When Charlie Cameron snapped to give the Brisbane Lions the lead with five and a half to play in the fourth quarter of the 2023 AFL Grand Final, I, like every other Collingwood supporter thought, here we go again.
I was actually at peace with it. It was too perfect. Let’s just name it the Charlie Cameron goal square now, shall we?
The Pies were on top in possession count, inside 50s, shots on goal, and were looking down the barrel of another heartbreaking loss.
It’s been well documented that the Magpies have lost 27 Grand Finals. The next nearest recipient of football heartache is Essendon with 14 and then Carlton and South Melbourne/Sydney with 13. How do you explain that level of discrepancy?
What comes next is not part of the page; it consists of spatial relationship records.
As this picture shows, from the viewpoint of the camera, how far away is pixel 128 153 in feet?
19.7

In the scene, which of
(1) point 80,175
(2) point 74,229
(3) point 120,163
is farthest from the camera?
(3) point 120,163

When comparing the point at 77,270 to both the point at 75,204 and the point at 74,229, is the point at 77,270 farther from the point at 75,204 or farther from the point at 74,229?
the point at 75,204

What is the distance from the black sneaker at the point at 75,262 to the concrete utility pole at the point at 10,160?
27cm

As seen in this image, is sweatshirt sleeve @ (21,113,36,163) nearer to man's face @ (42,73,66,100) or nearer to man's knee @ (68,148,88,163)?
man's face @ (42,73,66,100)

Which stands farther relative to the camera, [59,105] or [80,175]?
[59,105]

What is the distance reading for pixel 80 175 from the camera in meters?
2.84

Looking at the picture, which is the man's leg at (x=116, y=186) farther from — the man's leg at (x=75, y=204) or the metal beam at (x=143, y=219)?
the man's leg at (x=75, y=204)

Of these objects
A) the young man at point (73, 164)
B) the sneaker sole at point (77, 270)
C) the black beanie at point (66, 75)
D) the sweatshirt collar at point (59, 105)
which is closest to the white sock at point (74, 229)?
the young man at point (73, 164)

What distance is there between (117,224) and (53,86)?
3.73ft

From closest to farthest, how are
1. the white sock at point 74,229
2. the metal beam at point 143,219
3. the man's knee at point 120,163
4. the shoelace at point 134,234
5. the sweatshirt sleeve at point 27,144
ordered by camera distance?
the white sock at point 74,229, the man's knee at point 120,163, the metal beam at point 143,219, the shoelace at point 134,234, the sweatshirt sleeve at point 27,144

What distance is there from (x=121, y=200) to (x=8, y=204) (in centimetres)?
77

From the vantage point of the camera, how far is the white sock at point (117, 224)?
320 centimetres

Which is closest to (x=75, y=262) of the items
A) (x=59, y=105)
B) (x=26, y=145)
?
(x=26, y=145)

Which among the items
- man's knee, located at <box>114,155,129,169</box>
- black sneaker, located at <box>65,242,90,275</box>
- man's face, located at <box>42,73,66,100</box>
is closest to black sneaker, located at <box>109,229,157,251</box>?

Of those 27, I’ve only been alive for four of them (not counting the draw, which wasn’t a loss, but it was certainly no victory). But it’s enough.
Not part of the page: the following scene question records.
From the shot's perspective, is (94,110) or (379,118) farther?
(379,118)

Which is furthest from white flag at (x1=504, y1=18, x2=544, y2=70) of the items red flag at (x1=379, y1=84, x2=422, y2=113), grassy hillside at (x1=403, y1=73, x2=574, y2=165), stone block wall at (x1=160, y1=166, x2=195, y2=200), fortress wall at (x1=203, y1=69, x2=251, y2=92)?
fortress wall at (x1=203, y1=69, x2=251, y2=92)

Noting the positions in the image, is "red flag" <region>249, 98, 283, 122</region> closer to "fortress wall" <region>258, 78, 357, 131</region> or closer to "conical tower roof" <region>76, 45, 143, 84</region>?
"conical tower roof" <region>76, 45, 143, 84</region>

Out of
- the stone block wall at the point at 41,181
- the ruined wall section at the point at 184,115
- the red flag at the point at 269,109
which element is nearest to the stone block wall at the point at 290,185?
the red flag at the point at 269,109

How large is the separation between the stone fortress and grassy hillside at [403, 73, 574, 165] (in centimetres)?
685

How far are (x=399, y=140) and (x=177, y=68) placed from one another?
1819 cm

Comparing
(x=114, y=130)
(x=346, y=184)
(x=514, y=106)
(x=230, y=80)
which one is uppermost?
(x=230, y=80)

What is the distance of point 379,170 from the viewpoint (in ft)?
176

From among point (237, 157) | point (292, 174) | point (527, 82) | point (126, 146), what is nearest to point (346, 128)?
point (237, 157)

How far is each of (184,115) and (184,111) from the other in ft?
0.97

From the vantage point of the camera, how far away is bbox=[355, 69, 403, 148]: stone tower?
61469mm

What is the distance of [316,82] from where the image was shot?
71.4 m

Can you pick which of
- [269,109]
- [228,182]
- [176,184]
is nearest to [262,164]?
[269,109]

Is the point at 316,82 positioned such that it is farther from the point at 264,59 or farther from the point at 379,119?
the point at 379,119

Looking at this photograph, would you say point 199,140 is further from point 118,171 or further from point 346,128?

Speaking to my elder Magpies supporters, who were there for many of the other heartbreaking Grand Final losses, the term Colliwobbles comes from a long way back, and you can’t argue with it. In fact, it felt like more than just bad luck or nerves.
Maybe teams just have extra motivation to beat Collingwood in the biggest game of the year. Maybe Collingwood is particularly good at playing above itself, but gets exposed at the final hurdle. Maybe there really is a Collingwood curse.
Considering the two most recent Premierships came in October, any of the club’s more recent success still came with an asterisk — as if the curse only worked on that one day in September.
It’s hard not to think that the Footy Gods were conspiring against the club. But why would this be? And who would be the one to break the curse?
One man who must feel particularly impacted by the curse is Nathan Buckley, the only player (by my research — happy to be fact checked) to win a Brownlow and a Norm Smith Medal and not a Premiership. He didn’t taste it as a player, retired, the club claimed one in October, he seemed shuttled into the coach’s job with a stacked team, almost as a consolation to claim one as a coach instead, and it slipped out of his reach again.
As the banner tore apart in 2018, and that fateful kick from that pocket that shall remain nameless, you can’t help but wonder whether Buckley — and Eddie McGuire for that matter — felt it too. That this was more than just bad luck.
What must they also have been feeling, as the game clock ran down to zero on Saturday, and the Pies snuck over the line, courtesy of two clutch long-range kicks, and arguably, some fortune from the umpires, to hang on and win a flag at the end of September?
Craig McCrae might have taken on the moniker of the Ted Lasso of the AFL, but while we’re doing TV and Movie lines, maybe we should call him Neo. Collingwood has finally been plucked from the Matrix of September despair. The demons have been exorcised (mind the pun) the run of September blues has finally ended (yep, mind that one as well), and we Collingwood supporters will — cautiously — enjoy it.